Canitrot también cuestionó las restricciones que enfrentan los argentinos que visitan las islas: “¿Por qué no podemos llevar a nuestras islas nuestras propias insignias?”. Y agregó: “Por los caídos, por los que quedaron aquí en las islas y en el mar, por los que no pudieron soportar y se quitaron la vida. Por todos los argentinos y argentinas que dieron, dan y darían su vida por esta bandera”.
El reencuentro con su pasado
Durante el viaje, Canitrot logró localizar la zona exacta donde había permanecido durante el conflicto. Allí recordó las duras condiciones que vivió junto a otro soldado: “A 20 metros de acá estaba el pozo de un metro y medio de profundidad por 2 de diámetro, en el que vivimos dos personas durante 67 días sin ningún tipo de resguardo contra el viento, el frío y el agua helada que brotaba desde el fondo”.
“Todos los días eran iguales: hambre, frío, miedo. Pero pensar en defender la bandera hicieron que el cuerpo se adapte, porque el amor por la patria está ante todo”, relató.
También recorrió Pradera del Ganso, donde corrió junto a su hija. “Corrí por casi todos los lugares posibles de la Argentina, pero me faltaba éste. Qué mejor que hacerlo con mi hija”, contó. En Monte Kent, además, se encontró con los restos de un helicóptero Chinook derribado durante la guerra. Allí recordó a su amigo Carlos Aguilera, quien lo piloteaba: “Aproveché y me tomé un momento para homenajear a mi amigo Carlos Aguilera, quien lo piloteaba. Él tuvo la misma suerte que yo de volver y formar una hermosa familia”.
La promesa cumplida en Darwin
Uno de los momentos más emotivos fue su visita al cementerio de Darwin, donde descansan los restos de los soldados argentinos caídos. Frente a la placa de su amigo Pedro Larrosa, Canitrot recordó la promesa hecha 44 años atrás: “Tantos años soñando con este momento, con rendirle homenaje a los caídos en las islas, a Omar Herrera y Alejandro Pereyra, y especialmente a vos, amigo, hermano. Vine, Pedro, como te prometí”.
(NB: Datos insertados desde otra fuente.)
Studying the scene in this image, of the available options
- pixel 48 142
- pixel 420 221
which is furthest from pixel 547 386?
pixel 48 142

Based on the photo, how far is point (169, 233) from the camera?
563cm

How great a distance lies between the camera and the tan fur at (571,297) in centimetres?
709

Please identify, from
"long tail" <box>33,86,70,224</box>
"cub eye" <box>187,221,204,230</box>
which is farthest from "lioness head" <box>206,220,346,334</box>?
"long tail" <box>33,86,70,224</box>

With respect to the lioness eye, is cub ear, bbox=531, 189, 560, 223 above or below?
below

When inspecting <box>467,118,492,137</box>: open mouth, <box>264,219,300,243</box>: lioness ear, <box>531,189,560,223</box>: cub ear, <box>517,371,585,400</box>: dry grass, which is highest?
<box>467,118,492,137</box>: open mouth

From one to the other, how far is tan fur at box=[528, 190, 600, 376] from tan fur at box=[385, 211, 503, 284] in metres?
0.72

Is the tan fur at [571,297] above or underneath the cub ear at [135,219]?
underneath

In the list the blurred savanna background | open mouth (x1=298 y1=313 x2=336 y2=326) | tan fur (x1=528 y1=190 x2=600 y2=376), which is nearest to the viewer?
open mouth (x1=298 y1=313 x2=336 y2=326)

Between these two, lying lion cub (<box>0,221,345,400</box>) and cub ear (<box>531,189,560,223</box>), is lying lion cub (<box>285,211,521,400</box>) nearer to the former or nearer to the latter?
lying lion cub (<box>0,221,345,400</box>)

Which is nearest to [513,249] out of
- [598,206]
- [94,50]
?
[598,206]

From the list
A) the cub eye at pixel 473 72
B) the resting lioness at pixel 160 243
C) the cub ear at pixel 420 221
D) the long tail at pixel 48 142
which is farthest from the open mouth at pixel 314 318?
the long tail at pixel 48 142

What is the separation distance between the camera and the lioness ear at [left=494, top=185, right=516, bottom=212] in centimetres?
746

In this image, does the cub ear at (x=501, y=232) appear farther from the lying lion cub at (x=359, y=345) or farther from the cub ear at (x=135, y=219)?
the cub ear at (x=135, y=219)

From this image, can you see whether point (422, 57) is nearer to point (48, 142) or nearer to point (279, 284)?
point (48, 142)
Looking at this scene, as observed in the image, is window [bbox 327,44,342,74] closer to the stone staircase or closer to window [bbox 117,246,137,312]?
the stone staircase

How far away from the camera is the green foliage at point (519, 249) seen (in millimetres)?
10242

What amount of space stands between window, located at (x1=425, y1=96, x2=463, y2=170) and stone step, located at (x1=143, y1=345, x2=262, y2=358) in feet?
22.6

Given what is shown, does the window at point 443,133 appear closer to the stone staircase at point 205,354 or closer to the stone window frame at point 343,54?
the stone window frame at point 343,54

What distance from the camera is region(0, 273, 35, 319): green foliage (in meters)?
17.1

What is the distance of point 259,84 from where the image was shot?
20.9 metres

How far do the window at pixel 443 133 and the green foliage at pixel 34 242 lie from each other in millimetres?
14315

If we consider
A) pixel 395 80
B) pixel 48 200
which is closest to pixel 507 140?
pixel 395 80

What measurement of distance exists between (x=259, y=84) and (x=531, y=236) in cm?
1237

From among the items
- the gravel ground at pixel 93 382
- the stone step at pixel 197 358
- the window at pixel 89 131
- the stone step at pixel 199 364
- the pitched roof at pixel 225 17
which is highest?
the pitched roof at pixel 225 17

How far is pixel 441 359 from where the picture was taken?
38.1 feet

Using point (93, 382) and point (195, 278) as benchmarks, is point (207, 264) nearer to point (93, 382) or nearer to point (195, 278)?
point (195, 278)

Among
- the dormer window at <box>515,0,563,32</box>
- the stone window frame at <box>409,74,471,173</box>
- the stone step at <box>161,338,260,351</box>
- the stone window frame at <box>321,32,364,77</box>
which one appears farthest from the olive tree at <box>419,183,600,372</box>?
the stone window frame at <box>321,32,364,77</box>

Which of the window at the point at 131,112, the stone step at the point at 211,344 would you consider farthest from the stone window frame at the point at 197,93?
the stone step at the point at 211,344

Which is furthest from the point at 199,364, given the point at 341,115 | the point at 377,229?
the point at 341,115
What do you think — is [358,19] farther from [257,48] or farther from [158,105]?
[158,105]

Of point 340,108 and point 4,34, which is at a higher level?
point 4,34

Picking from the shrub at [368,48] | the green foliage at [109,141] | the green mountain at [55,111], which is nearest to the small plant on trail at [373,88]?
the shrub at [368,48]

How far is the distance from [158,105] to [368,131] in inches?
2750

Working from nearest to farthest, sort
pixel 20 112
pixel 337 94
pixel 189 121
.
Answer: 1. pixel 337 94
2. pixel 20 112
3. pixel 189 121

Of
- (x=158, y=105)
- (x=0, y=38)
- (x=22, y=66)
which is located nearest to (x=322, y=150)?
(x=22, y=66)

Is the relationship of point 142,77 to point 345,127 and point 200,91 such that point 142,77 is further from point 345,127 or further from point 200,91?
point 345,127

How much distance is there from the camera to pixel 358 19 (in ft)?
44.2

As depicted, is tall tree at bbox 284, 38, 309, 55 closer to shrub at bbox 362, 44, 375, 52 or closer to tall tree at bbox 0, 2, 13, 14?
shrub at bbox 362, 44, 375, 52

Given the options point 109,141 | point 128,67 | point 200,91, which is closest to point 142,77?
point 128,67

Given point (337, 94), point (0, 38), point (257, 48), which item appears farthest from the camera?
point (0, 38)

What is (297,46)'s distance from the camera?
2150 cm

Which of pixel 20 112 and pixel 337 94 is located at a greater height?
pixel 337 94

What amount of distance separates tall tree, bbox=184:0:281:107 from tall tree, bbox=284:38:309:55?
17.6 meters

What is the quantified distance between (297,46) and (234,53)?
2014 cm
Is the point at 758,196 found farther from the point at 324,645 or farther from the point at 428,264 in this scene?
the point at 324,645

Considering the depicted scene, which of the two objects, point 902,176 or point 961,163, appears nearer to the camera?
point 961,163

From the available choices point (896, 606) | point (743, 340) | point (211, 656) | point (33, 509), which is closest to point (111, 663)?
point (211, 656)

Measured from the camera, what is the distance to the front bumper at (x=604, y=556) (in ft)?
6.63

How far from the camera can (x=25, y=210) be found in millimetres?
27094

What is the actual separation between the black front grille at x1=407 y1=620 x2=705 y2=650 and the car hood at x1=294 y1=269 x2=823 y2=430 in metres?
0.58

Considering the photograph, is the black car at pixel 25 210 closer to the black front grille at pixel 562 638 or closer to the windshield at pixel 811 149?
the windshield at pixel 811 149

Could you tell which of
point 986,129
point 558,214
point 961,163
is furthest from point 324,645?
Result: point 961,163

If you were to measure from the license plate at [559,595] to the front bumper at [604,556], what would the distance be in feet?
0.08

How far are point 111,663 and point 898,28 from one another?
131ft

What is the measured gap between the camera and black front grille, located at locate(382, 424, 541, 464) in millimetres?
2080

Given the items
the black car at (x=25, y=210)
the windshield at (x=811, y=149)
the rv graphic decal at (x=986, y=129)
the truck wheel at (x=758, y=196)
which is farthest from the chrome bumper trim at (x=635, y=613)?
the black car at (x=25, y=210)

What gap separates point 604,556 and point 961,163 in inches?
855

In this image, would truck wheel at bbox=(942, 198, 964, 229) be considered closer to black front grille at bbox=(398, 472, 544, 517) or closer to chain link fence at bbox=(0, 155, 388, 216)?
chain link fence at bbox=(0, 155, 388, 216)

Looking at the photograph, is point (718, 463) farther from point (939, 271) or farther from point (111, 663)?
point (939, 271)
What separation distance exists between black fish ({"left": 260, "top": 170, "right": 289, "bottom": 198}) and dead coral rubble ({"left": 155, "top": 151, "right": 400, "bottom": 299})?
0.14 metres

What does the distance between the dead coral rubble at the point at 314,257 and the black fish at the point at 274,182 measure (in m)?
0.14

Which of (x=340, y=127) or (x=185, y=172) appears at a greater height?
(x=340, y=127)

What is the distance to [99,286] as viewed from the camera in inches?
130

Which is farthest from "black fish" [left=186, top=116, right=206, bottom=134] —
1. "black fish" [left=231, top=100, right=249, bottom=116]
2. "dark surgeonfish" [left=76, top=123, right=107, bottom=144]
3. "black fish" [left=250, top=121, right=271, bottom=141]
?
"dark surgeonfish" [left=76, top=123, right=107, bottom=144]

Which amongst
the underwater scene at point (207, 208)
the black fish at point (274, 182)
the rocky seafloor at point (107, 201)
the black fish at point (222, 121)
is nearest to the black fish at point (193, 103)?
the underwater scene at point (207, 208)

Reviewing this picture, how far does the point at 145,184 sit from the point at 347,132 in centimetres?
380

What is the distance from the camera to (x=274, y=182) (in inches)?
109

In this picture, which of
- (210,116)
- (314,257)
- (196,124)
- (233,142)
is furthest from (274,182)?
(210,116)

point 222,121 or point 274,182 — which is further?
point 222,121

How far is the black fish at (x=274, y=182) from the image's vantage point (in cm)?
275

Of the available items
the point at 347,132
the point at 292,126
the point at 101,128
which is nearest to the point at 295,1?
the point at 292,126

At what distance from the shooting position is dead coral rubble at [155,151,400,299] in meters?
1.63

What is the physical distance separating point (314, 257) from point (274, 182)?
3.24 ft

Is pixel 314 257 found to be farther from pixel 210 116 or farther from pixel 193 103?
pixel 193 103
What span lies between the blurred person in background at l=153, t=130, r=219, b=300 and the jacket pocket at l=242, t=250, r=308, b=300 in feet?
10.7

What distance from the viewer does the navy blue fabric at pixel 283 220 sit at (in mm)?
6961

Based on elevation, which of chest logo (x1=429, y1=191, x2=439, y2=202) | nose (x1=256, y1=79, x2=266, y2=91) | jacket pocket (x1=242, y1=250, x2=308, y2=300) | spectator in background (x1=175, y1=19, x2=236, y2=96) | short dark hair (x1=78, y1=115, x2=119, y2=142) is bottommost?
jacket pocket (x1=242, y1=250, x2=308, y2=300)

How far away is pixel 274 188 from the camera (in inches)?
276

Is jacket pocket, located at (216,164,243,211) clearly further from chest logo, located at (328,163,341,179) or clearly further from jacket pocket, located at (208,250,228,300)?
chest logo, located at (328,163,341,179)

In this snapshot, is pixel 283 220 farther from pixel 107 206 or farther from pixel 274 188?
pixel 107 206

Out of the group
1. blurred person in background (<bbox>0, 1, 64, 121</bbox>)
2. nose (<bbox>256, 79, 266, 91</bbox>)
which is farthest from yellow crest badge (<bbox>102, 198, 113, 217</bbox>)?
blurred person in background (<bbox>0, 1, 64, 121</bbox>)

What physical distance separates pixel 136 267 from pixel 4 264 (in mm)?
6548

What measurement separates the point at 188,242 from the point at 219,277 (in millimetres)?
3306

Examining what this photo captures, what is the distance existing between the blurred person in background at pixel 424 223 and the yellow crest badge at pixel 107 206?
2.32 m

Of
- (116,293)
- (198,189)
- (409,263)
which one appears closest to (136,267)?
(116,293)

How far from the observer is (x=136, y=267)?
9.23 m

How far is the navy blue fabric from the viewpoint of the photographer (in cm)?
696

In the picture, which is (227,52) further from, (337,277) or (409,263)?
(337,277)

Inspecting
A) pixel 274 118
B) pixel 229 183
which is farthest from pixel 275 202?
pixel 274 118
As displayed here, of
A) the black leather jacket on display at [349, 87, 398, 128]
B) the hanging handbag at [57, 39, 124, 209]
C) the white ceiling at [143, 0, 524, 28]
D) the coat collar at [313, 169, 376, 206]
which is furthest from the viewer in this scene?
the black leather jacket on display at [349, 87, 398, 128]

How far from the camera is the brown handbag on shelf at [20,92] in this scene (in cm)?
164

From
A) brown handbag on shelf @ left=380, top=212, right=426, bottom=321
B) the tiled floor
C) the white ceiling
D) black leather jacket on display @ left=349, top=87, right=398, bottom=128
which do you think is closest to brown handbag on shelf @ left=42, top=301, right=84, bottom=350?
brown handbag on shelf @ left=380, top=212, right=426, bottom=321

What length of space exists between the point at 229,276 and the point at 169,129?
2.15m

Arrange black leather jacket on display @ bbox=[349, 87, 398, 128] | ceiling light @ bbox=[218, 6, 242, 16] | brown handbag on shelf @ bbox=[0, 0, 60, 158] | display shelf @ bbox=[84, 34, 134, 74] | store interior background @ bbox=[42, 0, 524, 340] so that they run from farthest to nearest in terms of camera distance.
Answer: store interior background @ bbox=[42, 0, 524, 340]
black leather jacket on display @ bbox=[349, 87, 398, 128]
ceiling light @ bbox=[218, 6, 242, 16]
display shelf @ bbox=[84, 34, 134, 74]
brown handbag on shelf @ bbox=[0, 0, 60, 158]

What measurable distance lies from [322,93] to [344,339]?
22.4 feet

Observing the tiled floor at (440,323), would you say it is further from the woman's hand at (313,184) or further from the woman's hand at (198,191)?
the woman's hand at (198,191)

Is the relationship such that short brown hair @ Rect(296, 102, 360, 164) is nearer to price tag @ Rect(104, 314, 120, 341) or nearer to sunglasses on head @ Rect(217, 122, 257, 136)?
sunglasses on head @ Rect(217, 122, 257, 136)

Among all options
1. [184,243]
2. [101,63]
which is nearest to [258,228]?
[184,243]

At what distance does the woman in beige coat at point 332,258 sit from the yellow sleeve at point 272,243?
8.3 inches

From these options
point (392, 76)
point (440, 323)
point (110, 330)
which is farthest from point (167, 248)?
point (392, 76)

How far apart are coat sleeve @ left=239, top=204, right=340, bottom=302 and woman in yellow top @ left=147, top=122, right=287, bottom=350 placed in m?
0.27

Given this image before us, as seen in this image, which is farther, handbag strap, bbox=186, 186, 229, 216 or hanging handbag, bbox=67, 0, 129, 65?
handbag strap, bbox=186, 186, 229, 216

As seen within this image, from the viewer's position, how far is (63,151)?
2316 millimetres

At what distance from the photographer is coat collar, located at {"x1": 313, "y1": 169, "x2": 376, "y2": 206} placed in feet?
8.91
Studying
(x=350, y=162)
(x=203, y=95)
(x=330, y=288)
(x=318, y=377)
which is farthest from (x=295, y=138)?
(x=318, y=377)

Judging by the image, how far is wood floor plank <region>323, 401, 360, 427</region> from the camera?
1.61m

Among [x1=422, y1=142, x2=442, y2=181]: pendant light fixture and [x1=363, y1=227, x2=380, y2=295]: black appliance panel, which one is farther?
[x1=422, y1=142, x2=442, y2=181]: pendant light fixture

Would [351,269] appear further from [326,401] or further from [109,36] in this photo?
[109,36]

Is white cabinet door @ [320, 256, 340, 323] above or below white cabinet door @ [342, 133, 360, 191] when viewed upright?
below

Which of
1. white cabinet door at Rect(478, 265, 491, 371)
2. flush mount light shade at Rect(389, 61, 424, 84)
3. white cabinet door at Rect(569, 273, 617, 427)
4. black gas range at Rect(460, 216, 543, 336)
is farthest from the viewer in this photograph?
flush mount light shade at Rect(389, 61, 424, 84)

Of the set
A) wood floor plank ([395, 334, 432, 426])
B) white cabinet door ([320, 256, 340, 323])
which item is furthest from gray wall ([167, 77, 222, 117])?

Entre lágrimas y mates, permaneció frente a la placa durante más de una hora. “Pedro, vine a hacer la promesa de hace 44 años y te prometo que la voy a cumplir. Vine principalmente sobre todo por vos, aparte de todos los caídos. Vine a cumplir la promesa y no te voy a fallar”, expresó emocionado.
La promesa consistía en volver a estar junto a su amigo cuando la bandera argentina volviera a flamear en Puerto Argentino. Después de 44 años, Canitrot regresó a las islas donde combatió siendo apenas un adolescente. Esta vez, acompañado por su hija, recorrió los mismos paisajes, recordó a sus compañeros y volvió a levantar la bandera argentina en el lugar que marcó para siempre su historia.